What does TLS, SSL and SET mean to your E-commerce business?
May 20, 2015
With the rapid growth in the internet over the past years and, more importantly, the popularity of online shopping, online security is an increasingly vital element of E-commerce.
Specifically, online shoppers need to feel completely confident that their credit card and banking details are secure and can’t be accessed by hackers. SET (Secure Electronic Transaction) was developed to fill this need and to essentially guarantee payment transactions, from the shopper’s desktop to the merchant’s website and on to the banking gateway.
SSL (Secure Socket Layer) on the other hand, was designed to provide secure communications over the internet, not secure financial transactions. As a consequence, SSL encryption is weaker than SET encryption. TLS (Transport Layer Security) is often used interchangeably with SSL, but is actually set to supersede SSL very soon.
What do TLS and SSL protocols mean to your business?
For shoppers and even banking institutions to feel confident that their electronic transactions were safe on the internet, there needed to be a universally accepted protocol used by all consumers and vendors. These safety measures also had to work across different platforms and applications, such as HTTP, Telnet and FTP for example.
So in 1994, Netscape rolled out SSL and within a year this became the most widely accepted way to encrypt data, provide client and vendor authentications and secure the integrity of data transmitted over insecure networks. In other words, SSL is a digital certificate that establishes trust between entities.
SSL tends to be used to secure data in emails, web browsers, internet faxing, instant messaging and VoIP. Since SSL uses a mix of plain text and encrypted text, SSL had become vulnerable to attack and some larger organizations, notably the US Government, have decided not to send sensitive data using SSL protocols.

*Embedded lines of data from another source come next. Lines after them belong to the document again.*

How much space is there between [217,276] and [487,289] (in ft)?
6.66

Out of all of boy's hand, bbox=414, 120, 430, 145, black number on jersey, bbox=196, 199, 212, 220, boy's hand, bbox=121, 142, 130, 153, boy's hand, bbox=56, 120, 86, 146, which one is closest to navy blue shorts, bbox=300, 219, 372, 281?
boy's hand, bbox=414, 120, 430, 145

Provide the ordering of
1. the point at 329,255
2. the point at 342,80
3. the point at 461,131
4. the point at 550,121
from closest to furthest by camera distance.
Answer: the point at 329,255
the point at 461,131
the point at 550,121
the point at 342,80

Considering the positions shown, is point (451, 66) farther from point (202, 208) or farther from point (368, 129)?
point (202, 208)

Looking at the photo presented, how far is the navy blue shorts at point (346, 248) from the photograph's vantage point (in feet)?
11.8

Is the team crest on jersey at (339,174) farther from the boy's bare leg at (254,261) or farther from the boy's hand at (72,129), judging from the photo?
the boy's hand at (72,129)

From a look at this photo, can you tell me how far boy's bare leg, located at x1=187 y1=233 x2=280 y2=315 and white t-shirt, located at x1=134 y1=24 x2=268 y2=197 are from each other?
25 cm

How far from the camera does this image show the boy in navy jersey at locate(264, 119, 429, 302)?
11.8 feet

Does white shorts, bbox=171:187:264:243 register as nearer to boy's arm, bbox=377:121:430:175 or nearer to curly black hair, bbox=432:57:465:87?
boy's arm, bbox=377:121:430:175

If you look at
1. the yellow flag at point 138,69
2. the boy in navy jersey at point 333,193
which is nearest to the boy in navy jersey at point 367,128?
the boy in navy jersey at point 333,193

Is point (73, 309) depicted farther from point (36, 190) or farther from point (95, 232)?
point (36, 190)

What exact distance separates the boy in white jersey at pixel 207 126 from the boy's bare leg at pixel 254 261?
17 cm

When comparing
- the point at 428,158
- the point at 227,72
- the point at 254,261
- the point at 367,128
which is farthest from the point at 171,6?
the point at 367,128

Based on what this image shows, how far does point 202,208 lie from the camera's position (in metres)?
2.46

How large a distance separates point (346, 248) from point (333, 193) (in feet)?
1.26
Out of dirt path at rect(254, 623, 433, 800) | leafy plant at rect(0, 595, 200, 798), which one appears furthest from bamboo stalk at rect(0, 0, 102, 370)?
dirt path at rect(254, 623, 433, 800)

This problem came to a head in 2013 when Google realized there was a very serious problem with the security of SSL 3.0, allowing hackers to access passwords and reveal users’ account information on websites. So any website that uses SSL 3.0 is vulnerable to this type of attack, termed POODLE. Even servers that support SSL 3.0 can be compromised, if they also support TLS.
TLS was designed as the upgraded version of SSL and naturally superseded it. Many websites and servers however, to this day, continue to use SSL or at the very least still support SSL whilst using TLS as well. The problem with supporting both SSL and TLS is that hackers can still gain access to private information by backtracking from TLS to SSL.
As a business owner, what you ideally need to do is to ensure that your website, and the server its hosted on, only supports TLS 1.2 and that SSL support has been disabled. This way you can ensure that all private information between your website and the servers only uses TLS and is therefore safe and secure from hackers. Security protocols such as these are already taken care of when you develop your website with No Code tools, which makes a developers life a lot easier.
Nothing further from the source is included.